L’attesa impregnata di desideri, i passi attutiti dalla neve e induriti dal freddo: sono il terreno fertile per rivedere i tempi di quando non avevamo nulla. Ma eravamo felici per un mandarino e due noccioline, la serata con nonni e zii a snocciolare la vita in allegria, soprattutto in serenità. Prima della Messa di mezzanotte, il “suc ’d Natal” nel camino o nel “potagè” per prepararci un’accoglienza tenera, dopo. Ora, certo, il mondo è cambiato. Forse in peggio. Tecnologico, veloce, agguerrito, manageriale, ma spesso senz’anima. Perché siamo travolti dal rumore e dai rumori.
«Se non faremo nulla, il silenzio rischia di sparire nei prossimi dieci anni». A lanciare l’allarme è l’ecologo americano Gordon Hempton, che da 35 anni percorre il mondo, microfono alla mano, lavorando in silenzio per cogliere le voci della vita, i suoni del bosco, delle foglie, del vento, dell’uomo, i suoni della vita. Non cerca il “silenzio assoluto”. Non saprebbe che farsene lui e neppure noi. Ma vorremmo tornare a sentire, nelle campagne, il latrare e i segnali dei cani, nelle città i rumori delle case, uditi e colti dalle strade, se le accelerate dei motori di moto e auto lo permettono tra le musichette dei supermercati, i tocchi metallici dei bancomat, delle banche, degli ascensori. Il nostro orecchio percepisce umori distanti anche venti chilometri. Ma quando mai l’abbiamo capito? Per colpa della corsa, del deserto della crisi e i mille casini l’abbiamo dimenticato. Perfino nel cuore della foresta Amazzonica, a duemila chilometri dalla città più vicina, il rombo di un reattore ci può raggiungere.
Ecco perché negli Stati Uniti c’è un santuario del silenzio, l’Olympic National Park nello Stato di Washington: uno degli ultimi luoghi silenziosi della terra segnalato da una pietra rossa, dal 2005 su un tronco di muschio, che simboleggia i pochi centimetri quadrati di silenzio che lui, Hempton, lavora per proteggere. Ascoltare la natura è un’esperienza spirituale.
Quello che rischiamo di perdere nel mondo di oggi è la capacità di ascoltare veramente. Perché non tornare, per poco, a essere cullati dal fruscio del vento tra le foglie, il cinguettio degli uccelli e il rombo della tempesta, i fiocchi di neve che scendono a terra. Ci possiamo provare. Nei suoni di Natale c’è tutta la nostra vita: le parole non dette, i silenzi voluti, gli occhi abbassati.
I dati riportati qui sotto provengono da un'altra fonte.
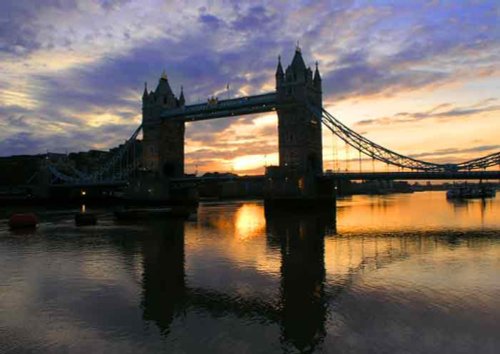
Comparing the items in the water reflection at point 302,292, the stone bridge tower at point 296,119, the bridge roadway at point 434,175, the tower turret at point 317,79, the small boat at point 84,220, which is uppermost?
the tower turret at point 317,79

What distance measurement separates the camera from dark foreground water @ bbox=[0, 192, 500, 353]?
34.5 feet

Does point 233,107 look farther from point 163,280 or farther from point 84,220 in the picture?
point 163,280

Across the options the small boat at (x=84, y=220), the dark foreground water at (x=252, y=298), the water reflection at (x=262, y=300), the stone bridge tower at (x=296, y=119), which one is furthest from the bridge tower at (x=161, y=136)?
the water reflection at (x=262, y=300)

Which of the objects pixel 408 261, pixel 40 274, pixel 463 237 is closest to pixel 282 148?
pixel 463 237

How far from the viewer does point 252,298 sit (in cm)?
1437

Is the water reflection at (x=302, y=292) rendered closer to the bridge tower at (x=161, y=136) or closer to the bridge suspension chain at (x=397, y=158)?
the bridge suspension chain at (x=397, y=158)

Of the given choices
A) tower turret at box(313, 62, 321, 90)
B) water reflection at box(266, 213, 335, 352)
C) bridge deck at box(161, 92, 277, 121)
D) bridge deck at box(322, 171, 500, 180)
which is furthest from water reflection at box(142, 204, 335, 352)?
tower turret at box(313, 62, 321, 90)

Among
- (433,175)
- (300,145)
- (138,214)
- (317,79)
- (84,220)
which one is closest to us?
(84,220)

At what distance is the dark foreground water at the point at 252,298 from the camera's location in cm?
1052

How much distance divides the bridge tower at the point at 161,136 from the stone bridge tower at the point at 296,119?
3080 centimetres

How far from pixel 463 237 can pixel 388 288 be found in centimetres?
1810

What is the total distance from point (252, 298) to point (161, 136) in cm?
8169

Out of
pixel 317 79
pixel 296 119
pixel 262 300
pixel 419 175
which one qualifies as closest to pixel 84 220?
pixel 262 300

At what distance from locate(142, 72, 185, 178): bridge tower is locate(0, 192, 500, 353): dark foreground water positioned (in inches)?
2600
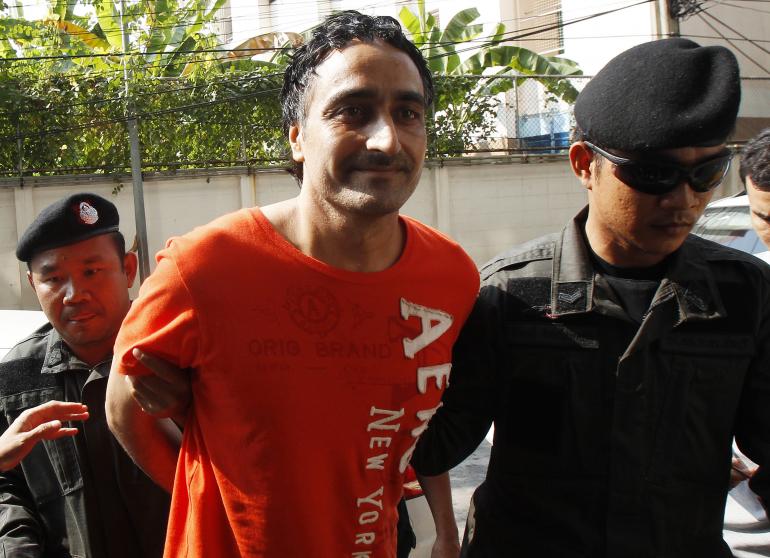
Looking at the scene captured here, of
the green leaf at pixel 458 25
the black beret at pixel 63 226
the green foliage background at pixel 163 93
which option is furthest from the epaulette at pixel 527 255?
the green leaf at pixel 458 25

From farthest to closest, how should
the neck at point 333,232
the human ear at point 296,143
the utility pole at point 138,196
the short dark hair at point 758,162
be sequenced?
1. the utility pole at point 138,196
2. the short dark hair at point 758,162
3. the human ear at point 296,143
4. the neck at point 333,232

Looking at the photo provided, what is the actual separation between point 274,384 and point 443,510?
75 cm

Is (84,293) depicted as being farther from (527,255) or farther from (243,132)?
(243,132)

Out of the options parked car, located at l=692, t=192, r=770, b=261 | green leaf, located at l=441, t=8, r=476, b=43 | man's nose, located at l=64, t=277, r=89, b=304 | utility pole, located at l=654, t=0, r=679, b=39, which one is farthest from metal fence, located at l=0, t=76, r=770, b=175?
man's nose, located at l=64, t=277, r=89, b=304

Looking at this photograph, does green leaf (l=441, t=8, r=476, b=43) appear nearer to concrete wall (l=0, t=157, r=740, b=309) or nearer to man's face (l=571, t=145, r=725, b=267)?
concrete wall (l=0, t=157, r=740, b=309)

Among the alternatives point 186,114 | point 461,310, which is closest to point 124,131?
point 186,114

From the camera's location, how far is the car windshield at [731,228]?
214 inches

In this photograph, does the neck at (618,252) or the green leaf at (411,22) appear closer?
the neck at (618,252)

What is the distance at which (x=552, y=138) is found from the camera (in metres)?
15.9

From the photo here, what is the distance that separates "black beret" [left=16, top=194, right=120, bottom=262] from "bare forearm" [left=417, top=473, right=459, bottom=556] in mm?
1226

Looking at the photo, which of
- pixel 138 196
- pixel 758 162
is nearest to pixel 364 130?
pixel 758 162

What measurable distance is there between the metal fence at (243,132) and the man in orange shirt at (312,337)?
39.6 ft

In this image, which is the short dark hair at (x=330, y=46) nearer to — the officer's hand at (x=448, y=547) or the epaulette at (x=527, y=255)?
the epaulette at (x=527, y=255)

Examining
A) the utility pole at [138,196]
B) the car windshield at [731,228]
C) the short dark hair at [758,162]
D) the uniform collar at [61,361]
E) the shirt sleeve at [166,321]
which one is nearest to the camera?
the shirt sleeve at [166,321]
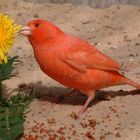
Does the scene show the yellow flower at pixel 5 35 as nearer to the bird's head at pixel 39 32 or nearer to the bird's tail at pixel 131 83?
the bird's head at pixel 39 32

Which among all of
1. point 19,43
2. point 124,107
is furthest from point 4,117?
point 19,43

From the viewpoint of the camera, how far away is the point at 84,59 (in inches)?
143

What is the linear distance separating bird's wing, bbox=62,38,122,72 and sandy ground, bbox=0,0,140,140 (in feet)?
0.91

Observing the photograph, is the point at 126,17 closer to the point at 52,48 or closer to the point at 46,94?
the point at 46,94

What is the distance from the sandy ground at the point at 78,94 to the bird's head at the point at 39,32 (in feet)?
1.62

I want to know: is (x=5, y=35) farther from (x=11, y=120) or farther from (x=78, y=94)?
(x=78, y=94)

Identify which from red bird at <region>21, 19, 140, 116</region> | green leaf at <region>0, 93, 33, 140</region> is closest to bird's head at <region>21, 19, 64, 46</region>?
red bird at <region>21, 19, 140, 116</region>

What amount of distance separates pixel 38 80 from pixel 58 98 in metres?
0.37

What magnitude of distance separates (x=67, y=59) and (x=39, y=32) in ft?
0.79

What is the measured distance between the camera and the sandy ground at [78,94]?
347 centimetres

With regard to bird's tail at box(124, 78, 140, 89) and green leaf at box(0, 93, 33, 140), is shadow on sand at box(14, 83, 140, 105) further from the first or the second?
green leaf at box(0, 93, 33, 140)

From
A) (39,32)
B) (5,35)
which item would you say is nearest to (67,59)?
(39,32)

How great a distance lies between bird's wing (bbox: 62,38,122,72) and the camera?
358cm

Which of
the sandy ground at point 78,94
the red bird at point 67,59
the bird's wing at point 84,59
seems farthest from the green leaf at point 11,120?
the bird's wing at point 84,59
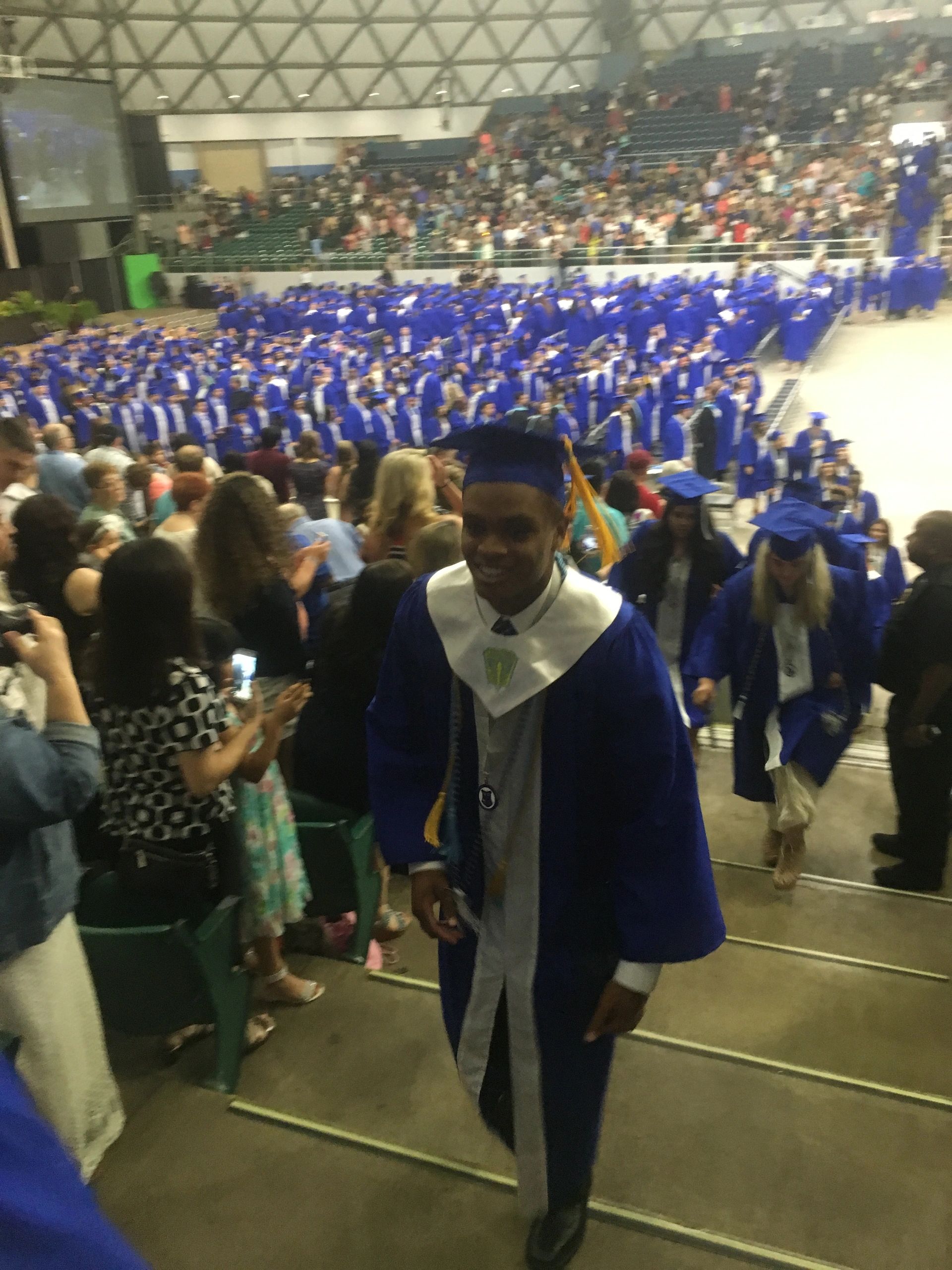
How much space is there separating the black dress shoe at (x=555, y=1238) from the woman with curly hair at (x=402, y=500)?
207 centimetres

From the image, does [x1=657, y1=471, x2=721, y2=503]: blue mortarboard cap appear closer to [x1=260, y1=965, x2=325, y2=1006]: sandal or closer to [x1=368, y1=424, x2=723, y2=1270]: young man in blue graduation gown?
[x1=368, y1=424, x2=723, y2=1270]: young man in blue graduation gown

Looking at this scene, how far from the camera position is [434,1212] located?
1821 mm

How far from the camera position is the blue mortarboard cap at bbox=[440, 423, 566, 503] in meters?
1.47

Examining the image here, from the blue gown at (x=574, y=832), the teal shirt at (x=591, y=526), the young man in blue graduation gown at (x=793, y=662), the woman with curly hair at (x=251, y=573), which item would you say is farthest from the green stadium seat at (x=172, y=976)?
the teal shirt at (x=591, y=526)

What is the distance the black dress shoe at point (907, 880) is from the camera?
319cm

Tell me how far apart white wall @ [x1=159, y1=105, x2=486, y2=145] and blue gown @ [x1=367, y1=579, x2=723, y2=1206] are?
1097 inches

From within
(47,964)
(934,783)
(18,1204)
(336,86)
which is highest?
(336,86)

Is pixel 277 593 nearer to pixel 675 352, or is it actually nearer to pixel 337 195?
pixel 675 352

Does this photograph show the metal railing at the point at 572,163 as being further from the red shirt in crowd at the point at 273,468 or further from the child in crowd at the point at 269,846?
the child in crowd at the point at 269,846

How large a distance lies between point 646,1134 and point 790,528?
1673 millimetres

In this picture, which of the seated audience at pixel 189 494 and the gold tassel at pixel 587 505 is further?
the seated audience at pixel 189 494

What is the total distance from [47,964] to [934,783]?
2583 millimetres

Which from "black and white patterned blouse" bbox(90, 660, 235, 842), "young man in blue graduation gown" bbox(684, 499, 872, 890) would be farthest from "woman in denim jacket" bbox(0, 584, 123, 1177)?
"young man in blue graduation gown" bbox(684, 499, 872, 890)

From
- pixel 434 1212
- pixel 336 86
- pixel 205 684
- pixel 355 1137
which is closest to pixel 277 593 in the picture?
pixel 205 684
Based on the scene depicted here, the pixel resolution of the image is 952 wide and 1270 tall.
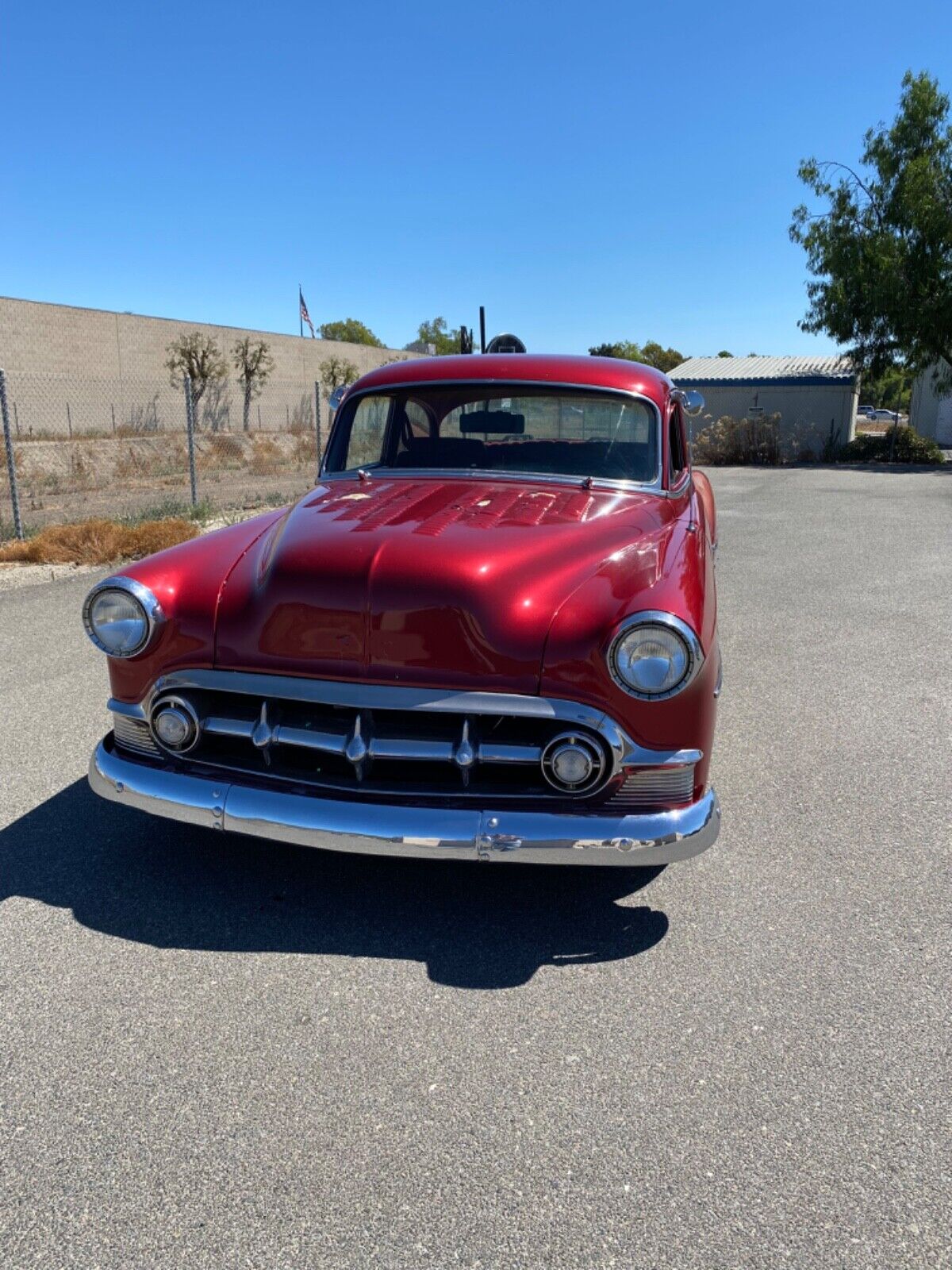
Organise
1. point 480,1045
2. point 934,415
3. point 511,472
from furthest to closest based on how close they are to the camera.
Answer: point 934,415
point 511,472
point 480,1045

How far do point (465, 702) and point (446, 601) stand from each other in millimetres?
296

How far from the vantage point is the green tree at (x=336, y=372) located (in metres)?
45.2

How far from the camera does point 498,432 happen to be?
4129 mm

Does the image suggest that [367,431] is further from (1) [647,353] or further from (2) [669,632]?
(1) [647,353]

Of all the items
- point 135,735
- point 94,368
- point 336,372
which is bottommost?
point 135,735

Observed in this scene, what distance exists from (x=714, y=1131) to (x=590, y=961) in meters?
0.70

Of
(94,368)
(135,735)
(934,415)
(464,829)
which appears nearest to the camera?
(464,829)

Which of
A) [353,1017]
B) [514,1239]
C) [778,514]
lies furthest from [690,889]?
[778,514]

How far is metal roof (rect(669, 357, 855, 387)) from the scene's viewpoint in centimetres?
2456

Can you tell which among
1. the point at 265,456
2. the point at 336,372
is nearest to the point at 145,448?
the point at 265,456

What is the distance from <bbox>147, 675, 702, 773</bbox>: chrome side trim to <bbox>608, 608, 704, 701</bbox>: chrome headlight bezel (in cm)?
3

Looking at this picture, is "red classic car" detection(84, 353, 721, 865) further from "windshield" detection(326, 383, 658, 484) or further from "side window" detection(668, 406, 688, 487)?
"side window" detection(668, 406, 688, 487)

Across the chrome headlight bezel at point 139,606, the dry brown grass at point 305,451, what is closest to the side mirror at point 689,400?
the chrome headlight bezel at point 139,606

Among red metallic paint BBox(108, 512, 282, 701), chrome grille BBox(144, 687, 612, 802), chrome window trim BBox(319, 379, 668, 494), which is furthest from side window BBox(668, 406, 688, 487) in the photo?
red metallic paint BBox(108, 512, 282, 701)
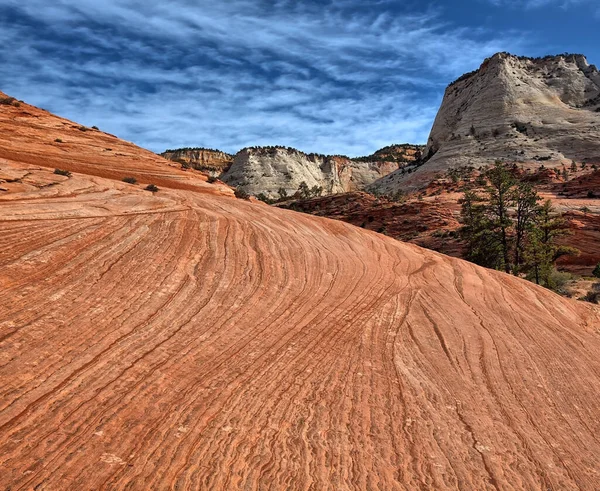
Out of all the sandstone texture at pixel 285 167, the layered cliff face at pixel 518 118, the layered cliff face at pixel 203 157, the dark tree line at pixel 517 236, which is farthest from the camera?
the layered cliff face at pixel 203 157

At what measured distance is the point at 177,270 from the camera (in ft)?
20.1

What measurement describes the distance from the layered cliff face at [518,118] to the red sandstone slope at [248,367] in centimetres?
5978

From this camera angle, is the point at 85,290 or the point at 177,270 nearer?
the point at 85,290

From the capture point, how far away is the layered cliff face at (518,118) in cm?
6412

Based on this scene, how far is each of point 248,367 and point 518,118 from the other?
78.7 m

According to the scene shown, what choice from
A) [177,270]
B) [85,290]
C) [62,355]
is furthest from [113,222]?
[62,355]

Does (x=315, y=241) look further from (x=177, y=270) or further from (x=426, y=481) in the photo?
(x=426, y=481)

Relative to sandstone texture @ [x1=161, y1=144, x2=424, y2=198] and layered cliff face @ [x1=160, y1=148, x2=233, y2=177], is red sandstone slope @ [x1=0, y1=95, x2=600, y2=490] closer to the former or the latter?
sandstone texture @ [x1=161, y1=144, x2=424, y2=198]

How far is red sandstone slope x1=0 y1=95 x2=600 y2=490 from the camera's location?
3.21 m

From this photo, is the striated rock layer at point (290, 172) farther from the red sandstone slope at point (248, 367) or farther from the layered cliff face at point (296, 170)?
the red sandstone slope at point (248, 367)

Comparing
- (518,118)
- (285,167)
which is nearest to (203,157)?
(285,167)

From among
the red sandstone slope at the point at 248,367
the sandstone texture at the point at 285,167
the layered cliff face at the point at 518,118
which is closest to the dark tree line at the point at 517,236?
the red sandstone slope at the point at 248,367

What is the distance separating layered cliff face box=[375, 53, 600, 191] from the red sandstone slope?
59781mm

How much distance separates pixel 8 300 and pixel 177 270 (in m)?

Nei silenzi del Natale ci siamo noi: con i nostri problemi, le tragedie, i drammi, le paure, gli inganni. Ci sono i nostri giorni, vissuti imbronciati, passati saltando da un’auto al tram, al bus, al treno. Con nello zainetto i nostri desideri spenti, i sogni infranti, le tensioni. Il referendum ha “fissato” i nostri vecchi miti e le nostre paure.
Ma il mondo va avanti con o senza di noi. Sarà migliore o peggiore? Ci resta soltanto la speranza: forte e inaffondabile. Anche dopo la strage di Berlino, quella di Aleppo e l’indifferenza del mondo. In fondo ad una capanna, avvolto in stracci (come i rifugiati di oggi), c’è un Bimbo che è l’immagine dell’innocenza ma anche della fragilità umana, lui Dio, noi uomini. Perché in questi “giorni speciali” non lasciamo – per qualche ora al giorno – parlare soltanto lui. Lui sa tutto di noi. Lui può essere una scialuppa di salvataggio in questa società così complessa e difficile. Sentiamolo! Sta parlando. Sottovoce.